La table avant la cave
Franschhoek prend la nourriture aussi sérieusement que le vin, et l’ordre dans lequel on les rencontre a de l’importance. Je suis arrivé affamé et j’ai commis l’erreur — si c’en était une — d’entrer directement dans The Tasting Room du Quartier Français avant de visiter une seule cave. Le parfait de foie de canard avec une gelée de coing couleur d’ambre a donné le ton de tout ce qui a suivi. Lia a commandé l’agneau braisé lentement et n’a presque pas parlé pendant vingt minutes, ce qui est la plus haute distinction qu’elle accorde.
La rue principale, Huguenot Road, traverse la ville comme une colonne vertébrale, et une porte sur deux verse quelque chose ou dresse quelque chose d’extraordinaire. J’ai appris à y marcher lentement.
Ce que gardent les caves
Le vin m’a surpris. J’attendais un bon Chenin Blanc — la vallée en est réputée — et j’ai trouvé davantage. Chez Boekenhoutskloof, installé dans une cave du XIXe siècle sur un domaine qui sent le chêne humide et la vieille pierre, j’ai goûté un Syrah avec le genre de profondeur que j’associe au Rhône septentrional. Personne ne m’avait prévenu que Franschhoek faisait des vins comme ça. Le vigneron a ri quand je le lui ai dit, pas du tout surpris de ma surprise.

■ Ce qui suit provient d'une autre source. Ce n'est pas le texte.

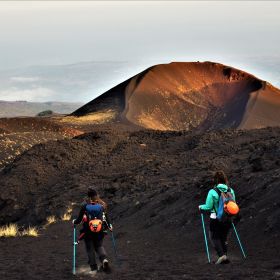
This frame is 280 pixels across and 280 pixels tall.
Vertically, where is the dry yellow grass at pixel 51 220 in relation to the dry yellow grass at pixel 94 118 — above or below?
below

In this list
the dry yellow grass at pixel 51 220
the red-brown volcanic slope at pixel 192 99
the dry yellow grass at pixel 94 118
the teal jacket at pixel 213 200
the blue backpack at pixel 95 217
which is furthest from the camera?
the red-brown volcanic slope at pixel 192 99

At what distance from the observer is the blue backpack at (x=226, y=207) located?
38.4 feet

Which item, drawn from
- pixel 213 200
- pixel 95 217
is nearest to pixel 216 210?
pixel 213 200

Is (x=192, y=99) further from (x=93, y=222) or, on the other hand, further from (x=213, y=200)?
(x=93, y=222)

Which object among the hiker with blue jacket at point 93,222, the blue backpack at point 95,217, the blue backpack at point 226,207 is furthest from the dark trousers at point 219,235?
the blue backpack at point 95,217

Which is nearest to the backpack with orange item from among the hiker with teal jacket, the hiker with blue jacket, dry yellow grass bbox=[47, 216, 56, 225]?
the hiker with blue jacket

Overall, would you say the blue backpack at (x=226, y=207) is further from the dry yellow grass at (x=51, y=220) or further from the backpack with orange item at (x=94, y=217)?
the dry yellow grass at (x=51, y=220)

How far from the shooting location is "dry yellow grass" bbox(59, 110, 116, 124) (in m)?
74.4

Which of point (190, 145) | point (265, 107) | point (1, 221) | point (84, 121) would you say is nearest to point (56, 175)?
point (1, 221)

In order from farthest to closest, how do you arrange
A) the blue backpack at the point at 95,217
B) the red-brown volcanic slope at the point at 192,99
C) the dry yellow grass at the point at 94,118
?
the red-brown volcanic slope at the point at 192,99, the dry yellow grass at the point at 94,118, the blue backpack at the point at 95,217

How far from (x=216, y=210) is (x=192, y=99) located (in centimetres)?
7634

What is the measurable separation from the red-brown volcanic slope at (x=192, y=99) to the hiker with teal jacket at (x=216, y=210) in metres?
62.5

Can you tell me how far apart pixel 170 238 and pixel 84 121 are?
56960 millimetres

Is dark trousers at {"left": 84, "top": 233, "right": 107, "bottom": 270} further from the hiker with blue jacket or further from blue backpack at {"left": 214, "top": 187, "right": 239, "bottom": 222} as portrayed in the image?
blue backpack at {"left": 214, "top": 187, "right": 239, "bottom": 222}
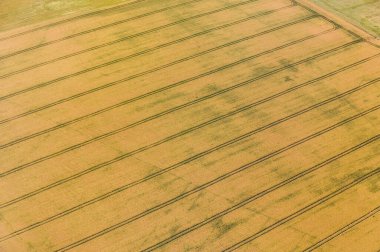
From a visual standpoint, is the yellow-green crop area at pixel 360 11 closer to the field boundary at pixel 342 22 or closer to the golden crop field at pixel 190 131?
the field boundary at pixel 342 22

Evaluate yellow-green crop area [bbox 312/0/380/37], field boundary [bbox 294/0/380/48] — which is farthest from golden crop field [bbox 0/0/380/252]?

La découverte inattendue est venue d’un petit producteur, Chamonix, niché plus haut dans la vallée où l’air fraîchit une heure avant qu’il ne le fasse en ville. Ils embouteillaient un Chardonnay cet après-midi-là et nous ont offert un échantillon de cuve — trouble, à peine fini, avec un goût de crème et d’ardoise mouillée. C’était quelque chose que je ne pouvais pas acheter, que je ne pouvais pas reproduire, juste cet après-midi-là dans cette grange froide avec du moût sur nos chaussures.
La lumière en fin de journée
La vallée vire à l’or à cinq heures du soir d’une façon qui semble théâtrale jusqu’à ce qu’on réalise que cela se produit chaque soir et que les montagnes derrière ne se soucient pas du tout d’être aussi belles. Je me suis assis sur la terrasse de Grande Provence et j’ai regardé la lumière glisser sur les sommets de Franschhoek comme une marée lente qui se retire. Le Chenin dans mon verre s’est réchauffé avant que je le finisse. Ça ne m’a pas dérangé.
Quand y aller : De février à avril, on est en plein vendanges et dans les journées les plus chaudes, quand les vignes sont lourdes et que les caves sentent la fermentation. Septembre et octobre apportent les fleurs sauvages sur les pentes des montagnes et moins de monde, avec des après-midis frais idéaux pour de longues dégustations.